───── DATA EXTRACT ─────

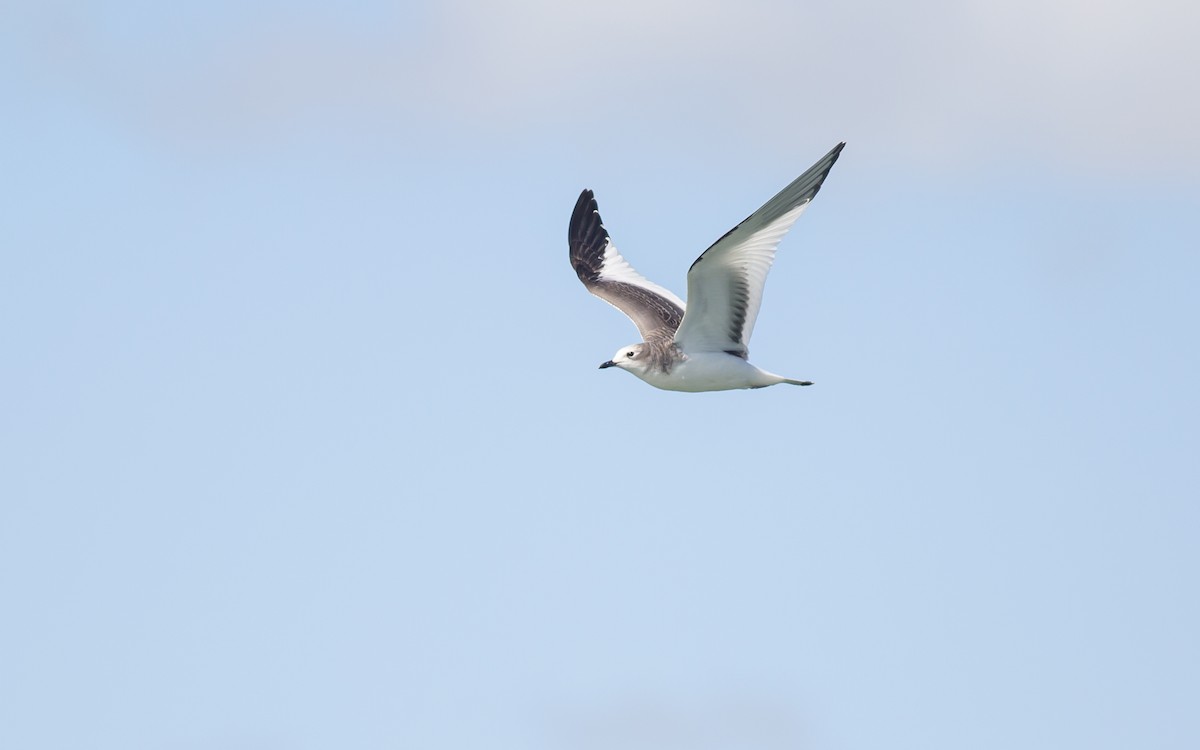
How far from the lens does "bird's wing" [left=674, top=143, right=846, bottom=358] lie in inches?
1003

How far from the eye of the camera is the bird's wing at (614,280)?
3059cm

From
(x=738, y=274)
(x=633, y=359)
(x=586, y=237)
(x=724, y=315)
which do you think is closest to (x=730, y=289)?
(x=738, y=274)

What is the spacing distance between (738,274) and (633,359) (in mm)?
2466

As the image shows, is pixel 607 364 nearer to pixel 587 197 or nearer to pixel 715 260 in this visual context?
pixel 715 260

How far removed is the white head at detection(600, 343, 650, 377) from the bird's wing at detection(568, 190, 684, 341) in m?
0.89

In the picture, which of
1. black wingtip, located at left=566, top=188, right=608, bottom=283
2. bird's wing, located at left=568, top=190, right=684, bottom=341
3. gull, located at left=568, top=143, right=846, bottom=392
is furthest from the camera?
black wingtip, located at left=566, top=188, right=608, bottom=283

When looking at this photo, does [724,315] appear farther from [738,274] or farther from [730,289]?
[738,274]

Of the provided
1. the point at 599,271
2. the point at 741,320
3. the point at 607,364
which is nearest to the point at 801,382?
the point at 741,320

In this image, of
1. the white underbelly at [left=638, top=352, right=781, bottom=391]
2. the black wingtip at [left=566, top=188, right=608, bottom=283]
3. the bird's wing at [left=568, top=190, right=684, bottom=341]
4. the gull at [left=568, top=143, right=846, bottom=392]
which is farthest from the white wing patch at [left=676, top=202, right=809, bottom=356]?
the black wingtip at [left=566, top=188, right=608, bottom=283]

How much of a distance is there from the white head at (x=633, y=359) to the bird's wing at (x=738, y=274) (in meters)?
0.66

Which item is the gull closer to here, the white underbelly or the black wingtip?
the white underbelly

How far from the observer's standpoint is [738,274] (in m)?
26.4

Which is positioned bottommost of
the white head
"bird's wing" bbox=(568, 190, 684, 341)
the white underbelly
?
the white underbelly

─────

#### EXERCISE PROMPT
Put every line of the items above into a Markdown table with the columns "No." and "Line," numbering the rows and leaving out blank lines and the picture.

#### OUTPUT
| No. | Line |
|---|---|
| 1 | How far from the lens does "bird's wing" [left=674, top=143, right=846, bottom=358] lie in inches? |
| 2 | 1003 |
| 3 | How far from the eye of the camera is the bird's wing at (614,280)? |
| 4 | 3059cm |
| 5 | From |
| 6 | (x=738, y=274) |
| 7 | (x=633, y=359) |
| 8 | (x=586, y=237) |
| 9 | (x=724, y=315) |
| 10 | which do you think is closest to (x=730, y=289)? |
| 11 | (x=738, y=274) |
| 12 | What is the spacing distance between (738,274) and (633,359) (in mm)? |
| 13 | 2466 |
| 14 | As the image shows, is pixel 607 364 nearer to pixel 587 197 or nearer to pixel 715 260 in this visual context? |
| 15 | pixel 715 260 |
| 16 | How far removed is the white head at detection(600, 343, 650, 377) from the bird's wing at detection(568, 190, 684, 341) in m? |
| 17 | 0.89 |
| 18 | In the picture, which of |
| 19 | 1. black wingtip, located at left=566, top=188, right=608, bottom=283 |
| 20 | 2. bird's wing, located at left=568, top=190, right=684, bottom=341 |
| 21 | 3. gull, located at left=568, top=143, right=846, bottom=392 |
| 22 | is furthest from the camera? |
| 23 | black wingtip, located at left=566, top=188, right=608, bottom=283 |
| 24 | When looking at this photo, does [724,315] appear farther from [738,274] or farther from [730,289]? |
| 25 | [738,274] |
| 26 | Of the provided |
| 27 | 1. the point at 599,271 |
| 28 | 2. the point at 741,320 |
| 29 | 3. the point at 607,364 |
| 30 | which is nearest to the point at 801,382? |
| 31 | the point at 741,320 |
| 32 | In this image, of |
| 33 | 1. the white underbelly at [left=638, top=352, right=781, bottom=391] |
| 34 | 2. the black wingtip at [left=566, top=188, right=608, bottom=283] |
| 35 | 3. the bird's wing at [left=568, top=190, right=684, bottom=341] |
| 36 | 4. the gull at [left=568, top=143, right=846, bottom=392] |
| 37 | which is farthest from the white wing patch at [left=676, top=202, right=809, bottom=356]? |
| 38 | the black wingtip at [left=566, top=188, right=608, bottom=283] |
| 39 | How much of a distance is there from the white head at (x=633, y=359) to the bird's wing at (x=738, y=274) (in meters)? |
| 40 | 0.66 |
| 41 | Which item is the gull closer to here, the white underbelly or the black wingtip? |
| 42 | the white underbelly |
| 43 | How far from the observer's standpoint is [738,274] (in m)? |
| 44 | 26.4 |
| 45 | Which is positioned bottommost of |
| 46 | the white head |
| 47 | "bird's wing" bbox=(568, 190, 684, 341) |
| 48 | the white underbelly |
| 49 | ? |
| 50 | the white underbelly |